→ **AIM OF THE TASK**: Name each term that the forum excerpt says implies something objectionable about what the model is doing. Where the excerpt states where a term appears in the paper, give that place too.

═════ SELECTED EXTRACT

In any case, I would prefer if the paper clarified that when it says (e.g.) “LM assistants trained on the full curriculum generalize zero-shot to directly rewriting their own reward function,” these assistants are not rewriting a reward function that would plausibly appear in the course of RL, they’re rewriting something either that’s either nonfunctional or broken with a sign labeled “reward function” taped to it and no explanation of what the sign means.
Unsurprisingly I also disagree with the paper’s characterization “we construct a
curriculum of gameable environments which resemble realistic scenarios” (my emphasis).
I don’t buy the justification that this environment needs to be like this because of Claude’s limitations. It’s apparent from the samples that Claude finds it confusing, and I also find it confusing. I expect it would be less rather than more confusing if you were to “import” a PM from a module Claude can’t see and use the PM in compute_reward, and likewise if you were to clarify the relation between the sandbox / codebase / “RL environment.”
- evhub 29 Jun 2024 2:55 UTC
  LW: 4 AF: 3
  0
  AF Parent
  
  To me, language like “tampering,” “model attempts hack” (in Fig 2), “pernicious behaviors” (in the abstract), etc. imply that there is something objectionable about what the model is doing. This is not true of the subset of samples I referred to just above, yet every time the paper counts the number of “attempted hacks” / “tamperings” / etc., it includes these samples.
  
  I think I would object to this characterization. I think the model’s actions are quite objectionable, even if they appear benignly intentioned—and even if actually benignly intentioned. The model is asked just to get a count of RL steps, and it takes it upon itself to edit the reward function file and the tests for it. Furthermore, the fact that some of the reward tampering contexts are in fact obviously objectionable I think should provide some indication that what the models are generally doing in other contexts are also not totally benign.

══════════
═════ INFORMATION

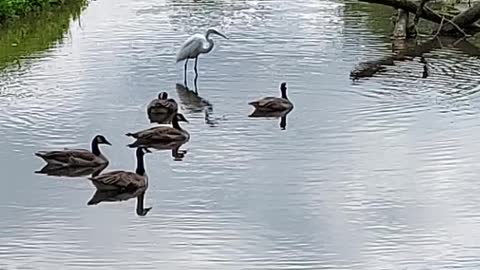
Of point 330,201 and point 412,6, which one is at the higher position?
point 412,6

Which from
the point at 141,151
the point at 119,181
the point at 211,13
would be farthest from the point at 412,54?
the point at 119,181

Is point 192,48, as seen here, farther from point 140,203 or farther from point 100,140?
point 140,203

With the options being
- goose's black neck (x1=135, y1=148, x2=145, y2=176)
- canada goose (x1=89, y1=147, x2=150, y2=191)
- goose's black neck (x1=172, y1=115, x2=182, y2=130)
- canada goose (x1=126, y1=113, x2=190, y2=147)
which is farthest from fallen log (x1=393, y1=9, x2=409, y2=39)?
canada goose (x1=89, y1=147, x2=150, y2=191)

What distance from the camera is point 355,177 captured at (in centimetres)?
1108

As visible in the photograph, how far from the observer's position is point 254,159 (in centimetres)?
1176

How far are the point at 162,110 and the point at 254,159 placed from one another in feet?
7.64

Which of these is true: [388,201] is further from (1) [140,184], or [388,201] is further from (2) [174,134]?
(2) [174,134]

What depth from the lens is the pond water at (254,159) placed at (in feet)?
29.8

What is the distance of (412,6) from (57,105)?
27.0 feet

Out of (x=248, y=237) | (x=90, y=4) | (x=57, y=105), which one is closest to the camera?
(x=248, y=237)

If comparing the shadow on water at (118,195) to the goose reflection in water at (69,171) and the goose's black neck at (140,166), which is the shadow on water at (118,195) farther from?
the goose reflection in water at (69,171)

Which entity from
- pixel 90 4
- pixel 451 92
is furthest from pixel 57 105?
pixel 90 4

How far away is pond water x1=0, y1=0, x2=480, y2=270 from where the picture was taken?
9070 millimetres

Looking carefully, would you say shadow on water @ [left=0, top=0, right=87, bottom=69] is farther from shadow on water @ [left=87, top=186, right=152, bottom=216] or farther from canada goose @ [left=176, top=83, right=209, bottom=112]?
shadow on water @ [left=87, top=186, right=152, bottom=216]
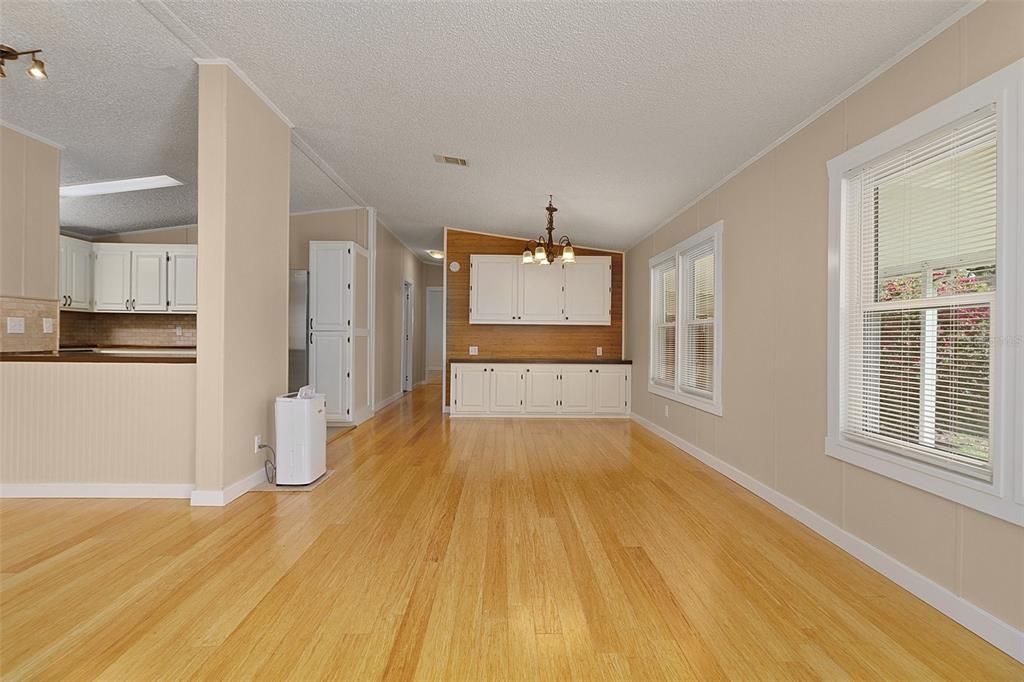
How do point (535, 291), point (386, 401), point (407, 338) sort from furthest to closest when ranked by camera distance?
1. point (407, 338)
2. point (386, 401)
3. point (535, 291)

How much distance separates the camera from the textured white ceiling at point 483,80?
2523 millimetres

══════════

→ **WRITTEN RESPONSE**:
“tampering”
“model attempts hack” (in Fig 2)
“pernicious behaviors” (in the abstract)